A weak jobs report could be already factored into Mortgage Bond prices as estimates are calling for 100K jobs created, down from the 148K created in September while the Unemployment Rate is expected to increase from 7.2% to 7.3%.With prices fighting to break convincingly above the 200-day MA, upside gains may be limited. And abetter than expected number will most likely send Bond prices lower and away from the 200-day in a hurry.
St. Louis Fed President James "Raging Bull" Bullard said on CNBC this morning that there has been "substantial progress" in the labor markets, but with inflation running below its 2% target, the Fed could be patient on scaling back its Bond buying program. We agree on the inflation, as it has moderated even further, providing air cover for the Fed to keep on buying Bonds.
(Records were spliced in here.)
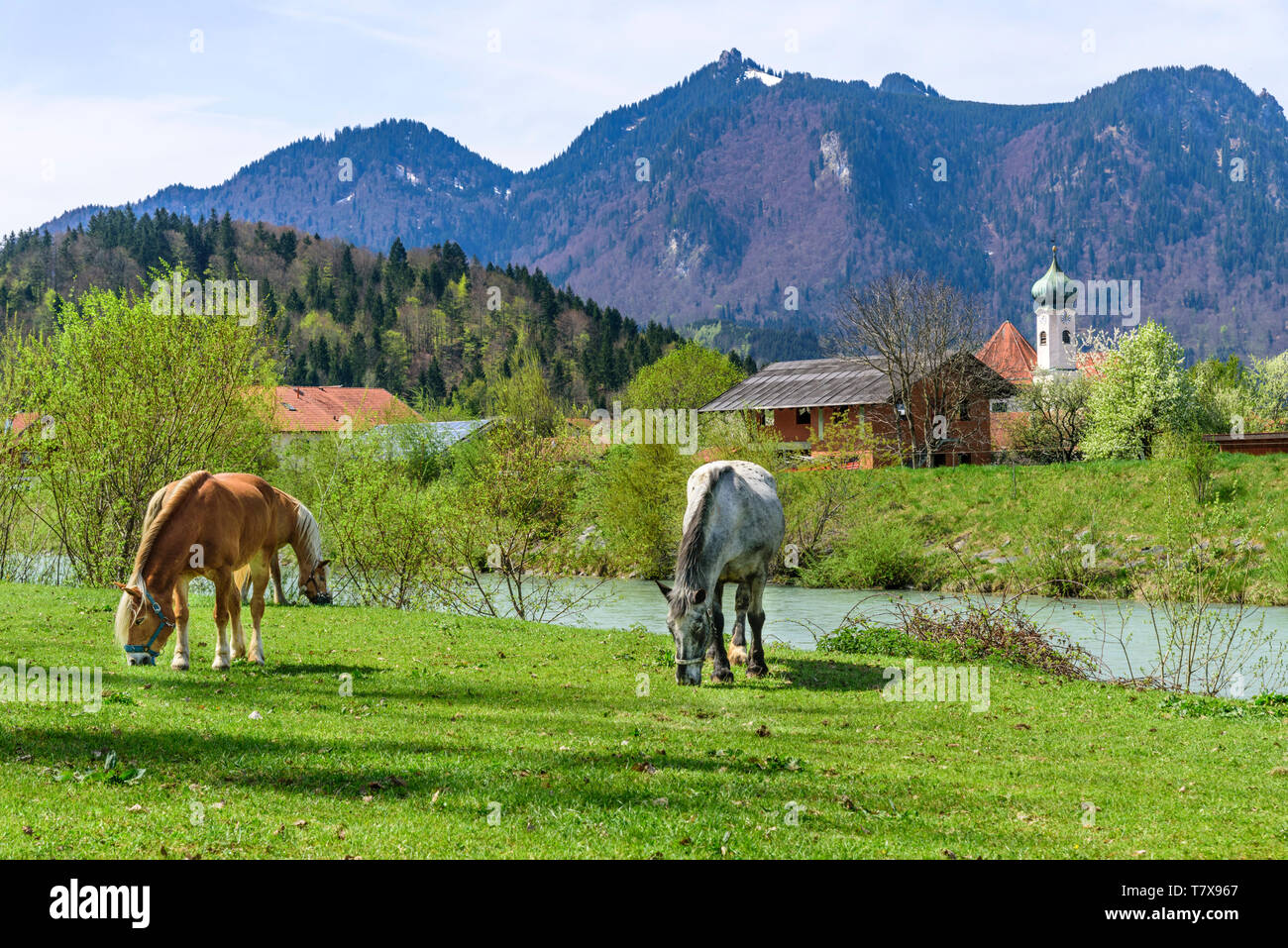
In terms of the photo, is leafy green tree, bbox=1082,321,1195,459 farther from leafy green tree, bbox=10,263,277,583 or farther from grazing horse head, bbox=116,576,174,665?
grazing horse head, bbox=116,576,174,665

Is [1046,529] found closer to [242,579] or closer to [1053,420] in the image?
[1053,420]

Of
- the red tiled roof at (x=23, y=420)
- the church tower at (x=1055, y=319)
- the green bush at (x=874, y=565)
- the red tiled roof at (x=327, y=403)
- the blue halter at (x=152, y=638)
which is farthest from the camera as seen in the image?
the church tower at (x=1055, y=319)

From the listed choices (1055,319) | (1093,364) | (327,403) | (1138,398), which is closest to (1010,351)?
(1055,319)

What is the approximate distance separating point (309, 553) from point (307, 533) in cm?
35

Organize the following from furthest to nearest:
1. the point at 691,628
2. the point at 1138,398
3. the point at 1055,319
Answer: the point at 1055,319
the point at 1138,398
the point at 691,628

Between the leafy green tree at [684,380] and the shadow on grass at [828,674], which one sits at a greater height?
the leafy green tree at [684,380]

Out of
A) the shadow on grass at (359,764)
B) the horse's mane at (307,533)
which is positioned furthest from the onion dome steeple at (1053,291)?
the shadow on grass at (359,764)

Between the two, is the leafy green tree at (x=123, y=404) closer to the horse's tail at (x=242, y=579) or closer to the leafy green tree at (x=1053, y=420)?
the horse's tail at (x=242, y=579)

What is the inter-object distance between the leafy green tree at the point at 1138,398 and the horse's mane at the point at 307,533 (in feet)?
153

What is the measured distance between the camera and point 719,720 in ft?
34.6

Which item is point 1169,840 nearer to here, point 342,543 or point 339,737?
point 339,737

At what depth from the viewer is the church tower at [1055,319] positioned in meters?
111

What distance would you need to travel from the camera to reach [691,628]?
12234 millimetres
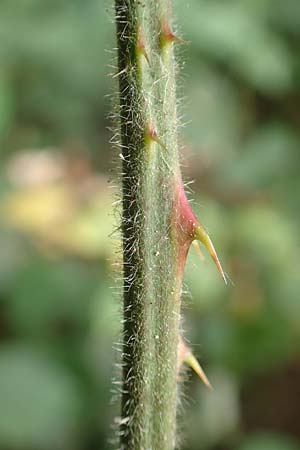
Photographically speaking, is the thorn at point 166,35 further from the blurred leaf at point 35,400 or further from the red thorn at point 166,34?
the blurred leaf at point 35,400

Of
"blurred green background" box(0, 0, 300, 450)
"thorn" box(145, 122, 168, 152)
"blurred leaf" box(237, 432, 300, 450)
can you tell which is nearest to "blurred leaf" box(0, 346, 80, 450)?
"blurred green background" box(0, 0, 300, 450)

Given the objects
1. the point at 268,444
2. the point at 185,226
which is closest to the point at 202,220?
the point at 268,444

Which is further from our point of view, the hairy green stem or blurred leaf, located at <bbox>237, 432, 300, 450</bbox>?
blurred leaf, located at <bbox>237, 432, 300, 450</bbox>

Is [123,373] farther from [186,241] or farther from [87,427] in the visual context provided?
[87,427]

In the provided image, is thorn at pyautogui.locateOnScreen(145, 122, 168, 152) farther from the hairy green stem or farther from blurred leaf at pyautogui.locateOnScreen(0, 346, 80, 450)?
blurred leaf at pyautogui.locateOnScreen(0, 346, 80, 450)

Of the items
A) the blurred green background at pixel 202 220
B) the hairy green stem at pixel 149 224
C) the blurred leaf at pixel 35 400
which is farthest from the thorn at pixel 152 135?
the blurred leaf at pixel 35 400

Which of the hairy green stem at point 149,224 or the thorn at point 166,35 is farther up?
the thorn at point 166,35

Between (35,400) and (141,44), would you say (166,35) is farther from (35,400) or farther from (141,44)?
(35,400)
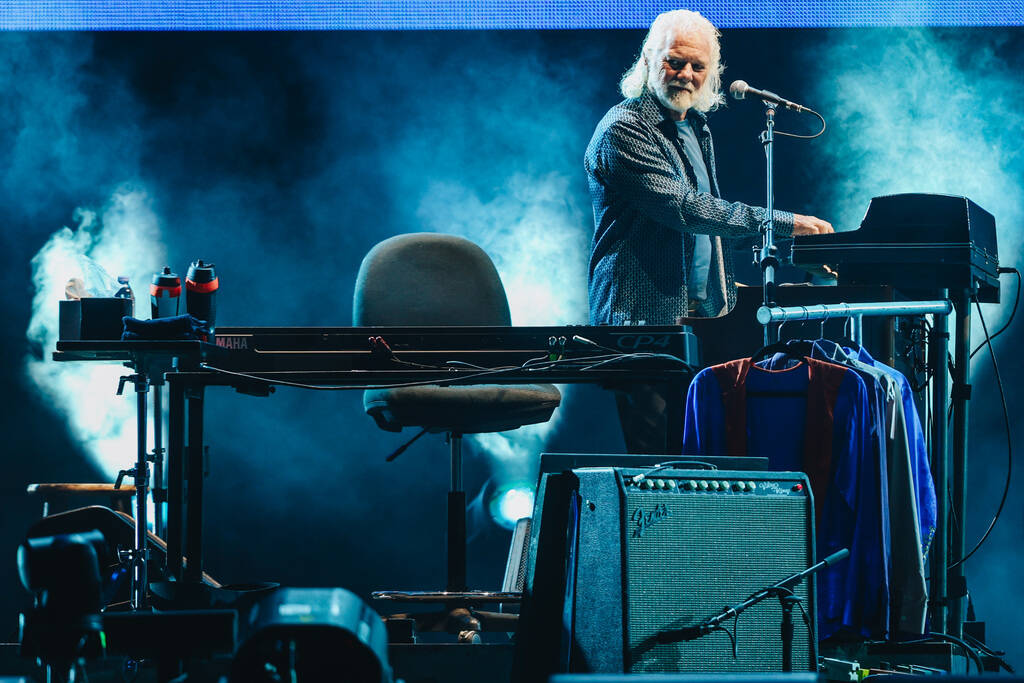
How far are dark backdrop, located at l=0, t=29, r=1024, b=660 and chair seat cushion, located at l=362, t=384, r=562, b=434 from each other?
62.2 inches

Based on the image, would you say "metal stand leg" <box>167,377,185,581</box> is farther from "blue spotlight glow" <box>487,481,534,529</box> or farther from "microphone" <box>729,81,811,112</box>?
"blue spotlight glow" <box>487,481,534,529</box>

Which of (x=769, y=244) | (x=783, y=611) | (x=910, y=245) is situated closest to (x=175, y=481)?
(x=783, y=611)

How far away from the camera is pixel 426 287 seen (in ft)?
12.3

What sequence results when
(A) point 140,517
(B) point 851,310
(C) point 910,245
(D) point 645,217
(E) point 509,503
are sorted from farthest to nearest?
(E) point 509,503, (D) point 645,217, (C) point 910,245, (B) point 851,310, (A) point 140,517

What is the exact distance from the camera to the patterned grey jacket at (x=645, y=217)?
11.1 ft

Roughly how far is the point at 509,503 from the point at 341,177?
1650mm

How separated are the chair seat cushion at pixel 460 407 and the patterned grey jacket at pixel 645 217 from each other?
0.37 metres

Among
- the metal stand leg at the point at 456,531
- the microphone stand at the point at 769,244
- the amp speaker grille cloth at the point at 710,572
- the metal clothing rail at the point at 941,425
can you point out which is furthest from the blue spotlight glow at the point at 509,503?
the amp speaker grille cloth at the point at 710,572

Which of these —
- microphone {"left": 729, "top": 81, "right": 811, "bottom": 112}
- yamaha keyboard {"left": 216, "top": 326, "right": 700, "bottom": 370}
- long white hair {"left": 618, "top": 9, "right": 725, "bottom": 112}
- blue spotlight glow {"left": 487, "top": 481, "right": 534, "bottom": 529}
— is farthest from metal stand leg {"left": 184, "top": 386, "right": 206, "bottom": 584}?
blue spotlight glow {"left": 487, "top": 481, "right": 534, "bottom": 529}

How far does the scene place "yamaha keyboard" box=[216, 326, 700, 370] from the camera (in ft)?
9.61

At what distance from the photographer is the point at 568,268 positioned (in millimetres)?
5098

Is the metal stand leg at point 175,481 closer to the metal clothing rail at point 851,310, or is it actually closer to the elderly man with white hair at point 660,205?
the elderly man with white hair at point 660,205

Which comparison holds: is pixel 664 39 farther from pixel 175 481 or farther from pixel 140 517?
pixel 140 517

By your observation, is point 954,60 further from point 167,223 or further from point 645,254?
point 167,223
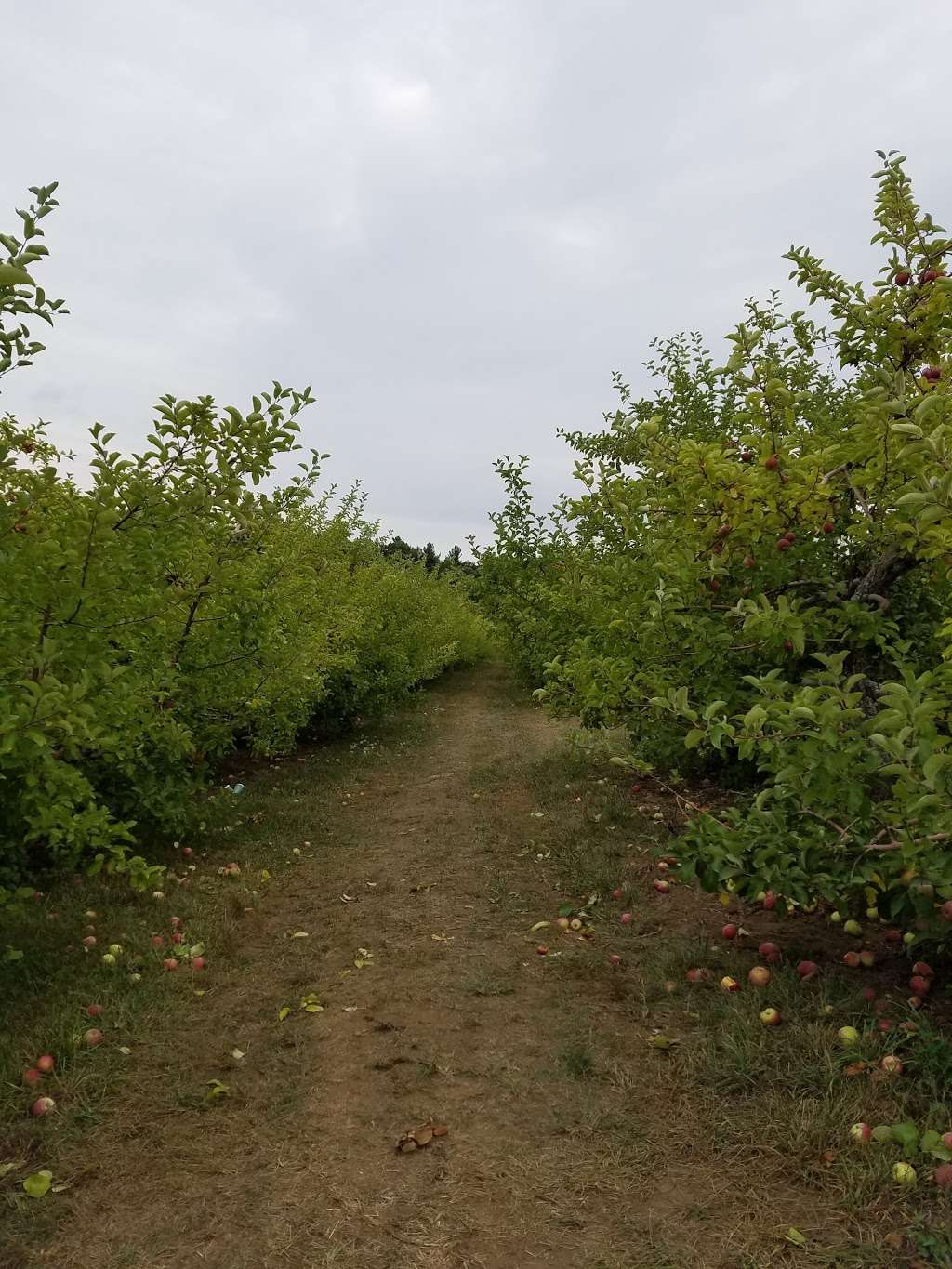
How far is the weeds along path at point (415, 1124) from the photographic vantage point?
8.13ft

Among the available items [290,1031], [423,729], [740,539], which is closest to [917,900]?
[740,539]

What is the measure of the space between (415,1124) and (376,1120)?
16 cm

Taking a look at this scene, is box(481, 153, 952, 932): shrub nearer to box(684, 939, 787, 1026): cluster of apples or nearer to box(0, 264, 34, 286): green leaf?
box(684, 939, 787, 1026): cluster of apples

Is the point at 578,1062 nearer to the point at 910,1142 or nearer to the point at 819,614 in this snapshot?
the point at 910,1142

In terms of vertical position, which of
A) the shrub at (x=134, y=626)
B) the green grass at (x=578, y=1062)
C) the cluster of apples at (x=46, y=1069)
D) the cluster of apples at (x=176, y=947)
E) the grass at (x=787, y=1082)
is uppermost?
the shrub at (x=134, y=626)

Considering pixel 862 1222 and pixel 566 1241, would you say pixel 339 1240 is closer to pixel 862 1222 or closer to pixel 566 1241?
pixel 566 1241

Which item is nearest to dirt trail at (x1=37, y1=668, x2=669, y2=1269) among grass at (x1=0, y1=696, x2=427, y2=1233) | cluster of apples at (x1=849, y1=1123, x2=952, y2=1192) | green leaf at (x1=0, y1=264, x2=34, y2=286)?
grass at (x1=0, y1=696, x2=427, y2=1233)

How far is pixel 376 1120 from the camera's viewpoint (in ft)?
10.1

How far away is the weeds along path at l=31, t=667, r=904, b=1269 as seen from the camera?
248 centimetres

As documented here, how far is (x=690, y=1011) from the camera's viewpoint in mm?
3668

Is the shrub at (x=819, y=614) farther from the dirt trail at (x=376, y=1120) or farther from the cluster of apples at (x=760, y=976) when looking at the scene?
the dirt trail at (x=376, y=1120)

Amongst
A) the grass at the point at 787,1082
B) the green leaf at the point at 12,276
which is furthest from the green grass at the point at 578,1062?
the green leaf at the point at 12,276

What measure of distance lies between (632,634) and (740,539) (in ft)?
3.73

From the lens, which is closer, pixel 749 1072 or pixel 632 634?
pixel 749 1072
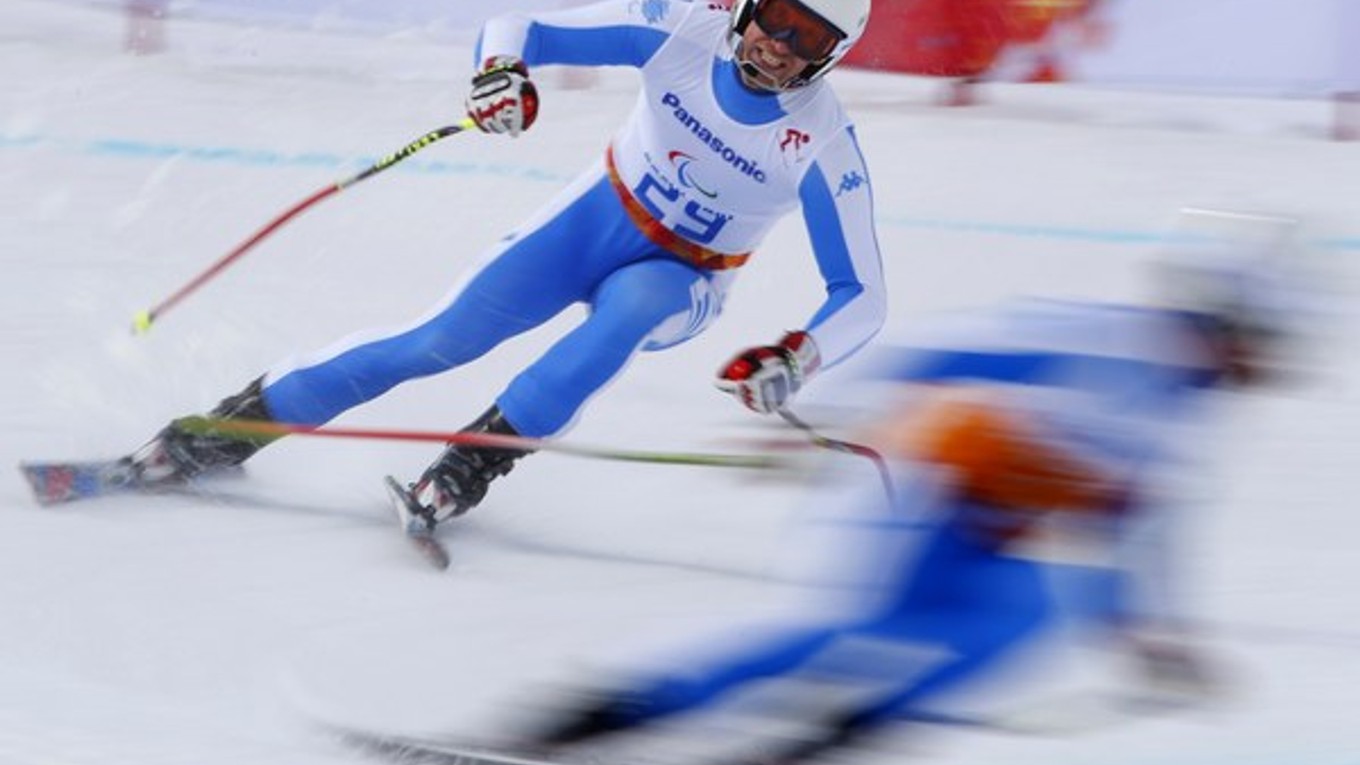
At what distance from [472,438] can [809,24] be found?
2.79ft

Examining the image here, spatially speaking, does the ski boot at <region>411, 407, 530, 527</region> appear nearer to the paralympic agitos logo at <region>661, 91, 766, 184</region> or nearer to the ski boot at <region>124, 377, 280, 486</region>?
the ski boot at <region>124, 377, 280, 486</region>

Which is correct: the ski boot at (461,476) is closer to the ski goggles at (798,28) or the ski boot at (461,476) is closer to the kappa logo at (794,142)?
the kappa logo at (794,142)

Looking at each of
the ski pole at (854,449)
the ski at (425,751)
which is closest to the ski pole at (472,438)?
the ski pole at (854,449)

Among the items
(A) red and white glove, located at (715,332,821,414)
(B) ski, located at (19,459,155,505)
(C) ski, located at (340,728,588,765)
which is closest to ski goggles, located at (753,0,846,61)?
(A) red and white glove, located at (715,332,821,414)

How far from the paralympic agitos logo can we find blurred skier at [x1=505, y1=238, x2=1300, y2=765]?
4.70ft

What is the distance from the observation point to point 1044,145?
7.41 meters

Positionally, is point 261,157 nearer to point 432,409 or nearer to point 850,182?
point 432,409

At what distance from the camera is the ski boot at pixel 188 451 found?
4332mm

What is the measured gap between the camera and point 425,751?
117 inches

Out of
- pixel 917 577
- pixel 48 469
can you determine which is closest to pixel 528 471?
pixel 48 469

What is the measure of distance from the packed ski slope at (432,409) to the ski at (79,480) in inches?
1.7

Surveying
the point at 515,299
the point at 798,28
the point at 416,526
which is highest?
the point at 798,28

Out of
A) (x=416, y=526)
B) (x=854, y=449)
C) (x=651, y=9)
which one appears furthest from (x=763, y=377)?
(x=854, y=449)

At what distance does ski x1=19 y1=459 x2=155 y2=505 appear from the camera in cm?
424
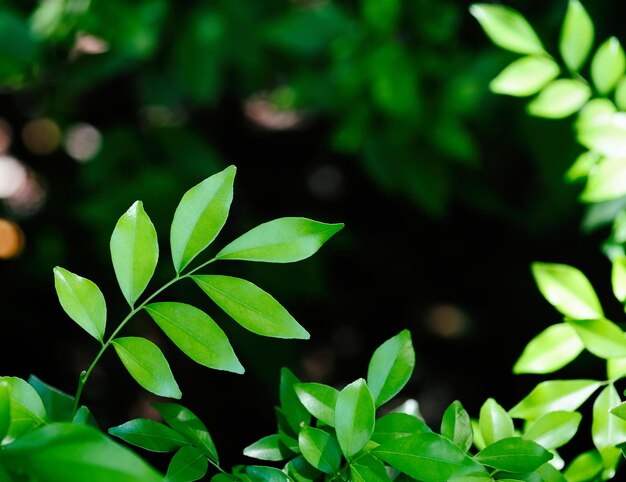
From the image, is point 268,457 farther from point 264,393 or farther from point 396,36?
point 264,393

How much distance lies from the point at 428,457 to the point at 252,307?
13cm

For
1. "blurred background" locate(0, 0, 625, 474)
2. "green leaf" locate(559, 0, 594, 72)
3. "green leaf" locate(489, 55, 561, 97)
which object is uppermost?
"green leaf" locate(559, 0, 594, 72)

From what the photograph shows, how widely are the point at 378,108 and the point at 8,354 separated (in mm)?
1063

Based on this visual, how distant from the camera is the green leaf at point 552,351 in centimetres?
55

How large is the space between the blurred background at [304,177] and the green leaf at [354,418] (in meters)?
0.80

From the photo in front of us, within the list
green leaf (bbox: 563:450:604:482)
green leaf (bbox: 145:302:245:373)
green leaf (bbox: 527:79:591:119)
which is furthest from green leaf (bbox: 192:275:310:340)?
green leaf (bbox: 527:79:591:119)

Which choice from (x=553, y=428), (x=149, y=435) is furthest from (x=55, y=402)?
(x=553, y=428)

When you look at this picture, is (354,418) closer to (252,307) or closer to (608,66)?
(252,307)

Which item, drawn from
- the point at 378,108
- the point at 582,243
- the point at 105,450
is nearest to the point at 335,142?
the point at 378,108

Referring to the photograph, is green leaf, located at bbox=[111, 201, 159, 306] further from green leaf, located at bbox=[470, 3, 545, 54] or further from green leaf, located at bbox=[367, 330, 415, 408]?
green leaf, located at bbox=[470, 3, 545, 54]

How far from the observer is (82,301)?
46 centimetres

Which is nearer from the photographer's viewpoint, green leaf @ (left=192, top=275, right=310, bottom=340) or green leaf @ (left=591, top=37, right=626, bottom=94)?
green leaf @ (left=192, top=275, right=310, bottom=340)

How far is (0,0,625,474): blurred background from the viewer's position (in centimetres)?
124

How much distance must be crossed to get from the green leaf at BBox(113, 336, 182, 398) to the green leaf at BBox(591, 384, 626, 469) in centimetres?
28
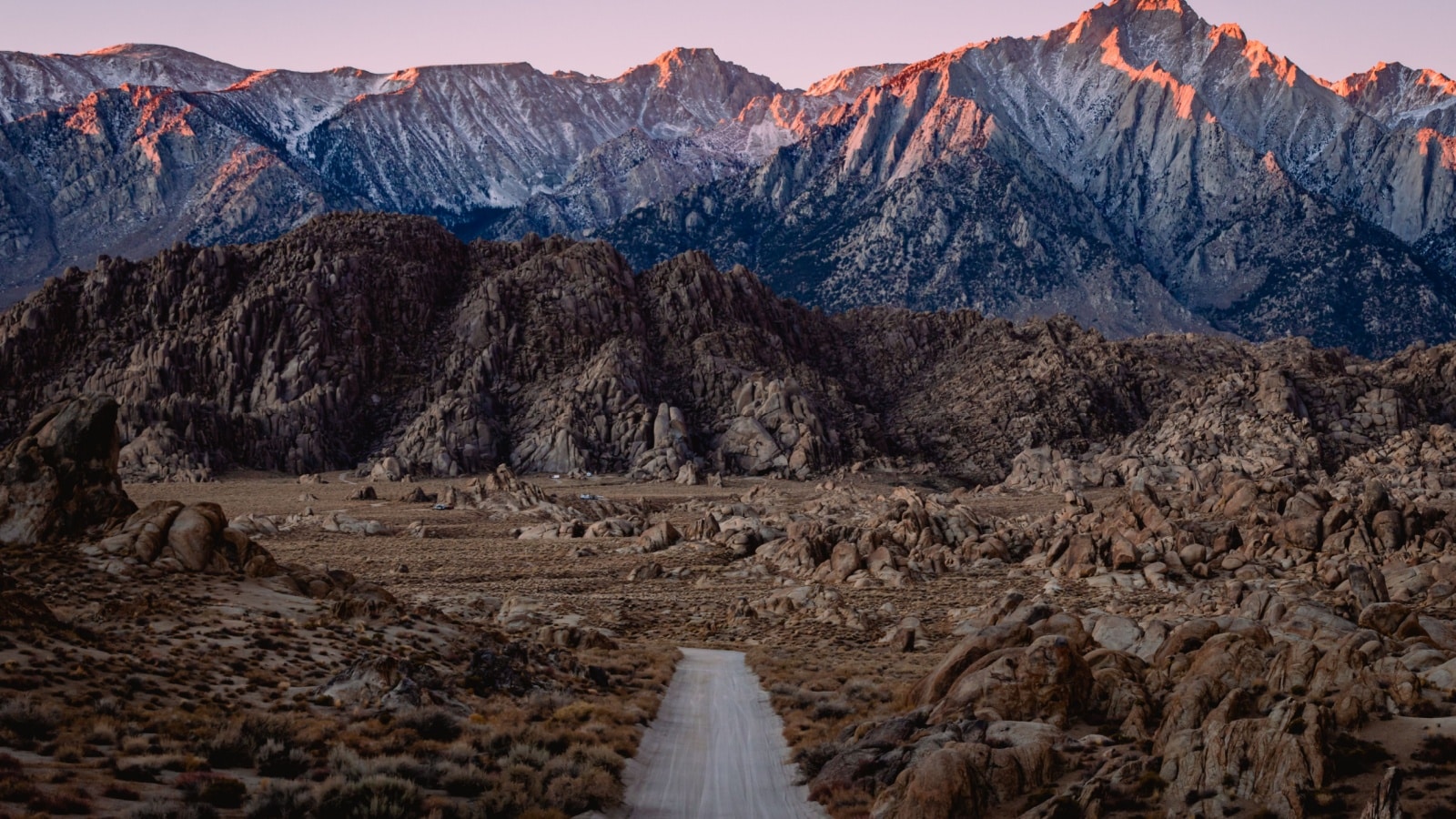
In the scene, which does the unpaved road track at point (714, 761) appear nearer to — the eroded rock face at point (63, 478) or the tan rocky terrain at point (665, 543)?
the tan rocky terrain at point (665, 543)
But on the substantial progress in jobs, yes we have made progress from where we were 5 years ago, but that was 5 years ago. We see the labor market slogging along creating 150,000 jobs a month, not nearly enough to put a true dent in the unemployment rate...hence the reason why the Labor Force Participation Rate, a better gauge of labor market health, sits at a 35-year low.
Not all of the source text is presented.